Fabrication and characterization of MMCMs
Highly permeable porous substrates are critical to fabricating MMCMs, and the gutter layer on the substrates has been regarded to provide a smooth surface and avoid the penetration of the dilute solution into the pores of substrates.4,42 In this work, we employed crosslinked polydimethylsiloxane (PDMS) as the gutter layer and precoated it onto the PAN substrates via spin-coating. As shown in Fig. S3, we successfully fabricated modified substrates with a gutter layer of ~100 nm thick and the CO2 permeance is ~10000 GPU, wherein the trans-membrane resistance is negligible.
We fabricated the MMCMs through spin-coating, and the thickness of top selective layer could be controlled by adjusting the spinning speed. Herein, we employed NH2-ZIF-8 nanoparticles as MOF fillers, distributed in 6FDA-DAM or bromo-functionalized polyimide (PI-Br), wherein the MMMs are denoted as MMCM-A and MMCM-B, respectively. To further reduce the thickness of the top layer, we increase the spin-coating speed and employed NH2-ZIF-8 with smaller size.

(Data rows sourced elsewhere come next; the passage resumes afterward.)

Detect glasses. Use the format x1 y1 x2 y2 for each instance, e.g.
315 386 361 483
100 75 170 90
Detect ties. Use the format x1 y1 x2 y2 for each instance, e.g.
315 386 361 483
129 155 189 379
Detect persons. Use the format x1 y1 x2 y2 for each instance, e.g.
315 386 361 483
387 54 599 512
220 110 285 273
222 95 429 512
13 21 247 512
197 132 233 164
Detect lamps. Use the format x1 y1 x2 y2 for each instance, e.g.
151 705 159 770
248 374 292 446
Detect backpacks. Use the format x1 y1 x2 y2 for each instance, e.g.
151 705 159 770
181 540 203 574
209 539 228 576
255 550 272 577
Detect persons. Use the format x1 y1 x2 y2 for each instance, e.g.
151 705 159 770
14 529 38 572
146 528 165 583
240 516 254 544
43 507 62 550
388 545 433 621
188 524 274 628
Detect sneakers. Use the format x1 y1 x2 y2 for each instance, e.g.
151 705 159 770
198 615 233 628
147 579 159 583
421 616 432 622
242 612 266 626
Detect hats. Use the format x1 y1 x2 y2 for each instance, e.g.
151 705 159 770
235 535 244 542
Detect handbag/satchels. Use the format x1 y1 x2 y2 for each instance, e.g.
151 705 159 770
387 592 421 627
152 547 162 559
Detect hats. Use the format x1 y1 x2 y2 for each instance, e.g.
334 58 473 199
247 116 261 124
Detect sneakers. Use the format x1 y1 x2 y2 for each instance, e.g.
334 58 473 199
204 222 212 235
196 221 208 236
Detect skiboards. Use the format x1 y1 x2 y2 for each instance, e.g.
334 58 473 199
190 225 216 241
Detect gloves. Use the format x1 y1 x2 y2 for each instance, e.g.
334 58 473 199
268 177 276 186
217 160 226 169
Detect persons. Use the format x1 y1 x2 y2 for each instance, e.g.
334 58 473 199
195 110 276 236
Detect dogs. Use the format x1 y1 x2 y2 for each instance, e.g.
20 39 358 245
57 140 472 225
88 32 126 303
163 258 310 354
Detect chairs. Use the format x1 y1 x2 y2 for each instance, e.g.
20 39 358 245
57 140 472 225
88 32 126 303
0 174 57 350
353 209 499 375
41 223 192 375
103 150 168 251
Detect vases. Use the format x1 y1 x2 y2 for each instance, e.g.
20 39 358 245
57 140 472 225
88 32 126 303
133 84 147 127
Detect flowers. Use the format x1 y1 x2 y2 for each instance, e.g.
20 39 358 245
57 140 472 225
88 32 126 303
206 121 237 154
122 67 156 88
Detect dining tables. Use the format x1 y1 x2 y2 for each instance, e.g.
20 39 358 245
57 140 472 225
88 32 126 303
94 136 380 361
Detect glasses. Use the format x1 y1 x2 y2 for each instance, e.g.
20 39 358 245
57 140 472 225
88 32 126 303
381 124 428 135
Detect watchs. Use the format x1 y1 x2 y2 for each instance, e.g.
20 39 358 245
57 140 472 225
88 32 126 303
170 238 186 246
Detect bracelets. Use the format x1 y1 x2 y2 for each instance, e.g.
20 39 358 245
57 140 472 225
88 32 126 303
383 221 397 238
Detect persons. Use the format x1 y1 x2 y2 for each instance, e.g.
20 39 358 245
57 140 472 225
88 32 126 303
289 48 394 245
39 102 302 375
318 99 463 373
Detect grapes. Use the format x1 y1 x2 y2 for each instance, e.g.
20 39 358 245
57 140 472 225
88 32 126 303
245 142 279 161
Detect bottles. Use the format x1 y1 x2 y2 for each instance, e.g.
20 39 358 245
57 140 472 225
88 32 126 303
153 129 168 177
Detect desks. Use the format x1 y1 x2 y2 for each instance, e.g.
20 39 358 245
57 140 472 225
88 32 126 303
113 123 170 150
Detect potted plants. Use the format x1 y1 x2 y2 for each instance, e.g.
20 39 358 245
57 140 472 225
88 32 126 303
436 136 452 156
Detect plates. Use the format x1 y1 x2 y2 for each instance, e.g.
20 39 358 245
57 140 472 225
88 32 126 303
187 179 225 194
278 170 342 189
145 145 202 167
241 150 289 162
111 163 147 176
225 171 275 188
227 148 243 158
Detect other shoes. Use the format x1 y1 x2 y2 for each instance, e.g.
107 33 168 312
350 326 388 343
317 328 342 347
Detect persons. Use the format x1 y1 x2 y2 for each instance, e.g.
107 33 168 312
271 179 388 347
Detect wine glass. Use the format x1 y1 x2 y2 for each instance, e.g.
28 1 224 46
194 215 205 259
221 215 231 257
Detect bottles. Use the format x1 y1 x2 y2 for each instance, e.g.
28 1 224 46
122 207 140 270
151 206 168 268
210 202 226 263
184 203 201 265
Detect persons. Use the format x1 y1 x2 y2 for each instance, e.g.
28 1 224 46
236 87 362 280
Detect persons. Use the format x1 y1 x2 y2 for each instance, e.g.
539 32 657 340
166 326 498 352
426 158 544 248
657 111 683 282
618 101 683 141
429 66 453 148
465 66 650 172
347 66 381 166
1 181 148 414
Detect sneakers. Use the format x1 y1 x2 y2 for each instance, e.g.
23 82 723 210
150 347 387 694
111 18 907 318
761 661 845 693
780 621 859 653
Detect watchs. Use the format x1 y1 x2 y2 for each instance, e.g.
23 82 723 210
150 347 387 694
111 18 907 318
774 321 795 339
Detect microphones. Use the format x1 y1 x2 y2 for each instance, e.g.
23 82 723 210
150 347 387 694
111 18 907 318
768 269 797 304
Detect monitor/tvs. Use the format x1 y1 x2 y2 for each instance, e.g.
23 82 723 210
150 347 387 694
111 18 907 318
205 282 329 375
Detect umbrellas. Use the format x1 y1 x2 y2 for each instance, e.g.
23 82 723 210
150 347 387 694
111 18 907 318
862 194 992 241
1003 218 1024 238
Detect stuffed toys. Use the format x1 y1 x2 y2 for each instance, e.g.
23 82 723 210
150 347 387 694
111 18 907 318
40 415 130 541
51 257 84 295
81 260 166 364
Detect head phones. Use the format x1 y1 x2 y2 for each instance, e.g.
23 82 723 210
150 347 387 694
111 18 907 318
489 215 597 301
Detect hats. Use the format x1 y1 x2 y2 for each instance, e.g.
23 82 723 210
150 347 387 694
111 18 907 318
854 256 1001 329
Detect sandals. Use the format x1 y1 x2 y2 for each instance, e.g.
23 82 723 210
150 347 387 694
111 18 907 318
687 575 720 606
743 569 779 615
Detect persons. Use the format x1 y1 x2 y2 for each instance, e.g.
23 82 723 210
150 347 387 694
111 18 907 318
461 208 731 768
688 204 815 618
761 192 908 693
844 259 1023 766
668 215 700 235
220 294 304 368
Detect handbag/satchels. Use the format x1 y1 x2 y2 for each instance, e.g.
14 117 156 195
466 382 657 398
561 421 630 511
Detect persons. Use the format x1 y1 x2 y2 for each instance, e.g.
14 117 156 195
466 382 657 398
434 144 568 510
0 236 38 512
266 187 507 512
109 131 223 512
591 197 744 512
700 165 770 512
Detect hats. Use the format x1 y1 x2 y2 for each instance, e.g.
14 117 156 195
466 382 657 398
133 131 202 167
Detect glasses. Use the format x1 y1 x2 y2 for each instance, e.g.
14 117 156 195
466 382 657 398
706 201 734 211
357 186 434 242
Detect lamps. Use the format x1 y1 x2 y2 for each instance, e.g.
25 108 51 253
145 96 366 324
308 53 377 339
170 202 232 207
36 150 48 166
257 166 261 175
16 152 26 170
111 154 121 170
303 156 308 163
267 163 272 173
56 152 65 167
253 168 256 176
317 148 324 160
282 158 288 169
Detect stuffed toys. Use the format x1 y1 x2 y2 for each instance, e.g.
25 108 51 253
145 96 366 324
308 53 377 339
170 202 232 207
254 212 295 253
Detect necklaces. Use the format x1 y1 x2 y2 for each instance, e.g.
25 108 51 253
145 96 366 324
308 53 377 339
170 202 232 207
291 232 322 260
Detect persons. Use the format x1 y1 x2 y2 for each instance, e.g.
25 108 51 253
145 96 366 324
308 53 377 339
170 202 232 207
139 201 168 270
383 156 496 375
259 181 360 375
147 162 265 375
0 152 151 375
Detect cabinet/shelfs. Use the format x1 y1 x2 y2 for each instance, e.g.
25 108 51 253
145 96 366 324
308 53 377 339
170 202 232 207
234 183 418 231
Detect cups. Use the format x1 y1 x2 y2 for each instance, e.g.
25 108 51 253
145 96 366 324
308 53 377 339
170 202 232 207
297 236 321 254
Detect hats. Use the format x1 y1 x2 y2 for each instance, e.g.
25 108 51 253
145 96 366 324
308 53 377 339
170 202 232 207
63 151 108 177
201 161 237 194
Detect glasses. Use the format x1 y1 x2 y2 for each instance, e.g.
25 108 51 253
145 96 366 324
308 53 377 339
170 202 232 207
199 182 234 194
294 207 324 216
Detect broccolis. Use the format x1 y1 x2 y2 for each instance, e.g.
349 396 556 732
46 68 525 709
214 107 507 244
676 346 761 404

We employed SEM to observe the cross-sectional and surface morphologies of MMCMs. As shown in Fig.3a-c, the MOF-protruding structure was formed in MMCM-A. The cross-sectional images show that the selective layer is ~280 nm thick (Fig. 3a-b), and MOF crystals could protrude the polyimide matrix. The surface SEM image (Fig. 3c) shows the clear rhombic facets of NH2-ZIF-8 crystals appearing on the thin film and no defects or pinholes were generated during the membrane fabrication. The cross-sectional images of the MMCM-A with a thinner selective layer is shown in Fig 3d-e. With a MOF loading of 20 wt%, the selective layer of MMCM-A is ~150 nm thick, while NH2-ZIF-8 crystals could also nearly penetrate the whole thickness. However, it is noteworthy that lots of pinholes appearing on the surface of the film, resulting in non-selective defects which could cause a significant decrease in gas selectivity (Fig. 3f).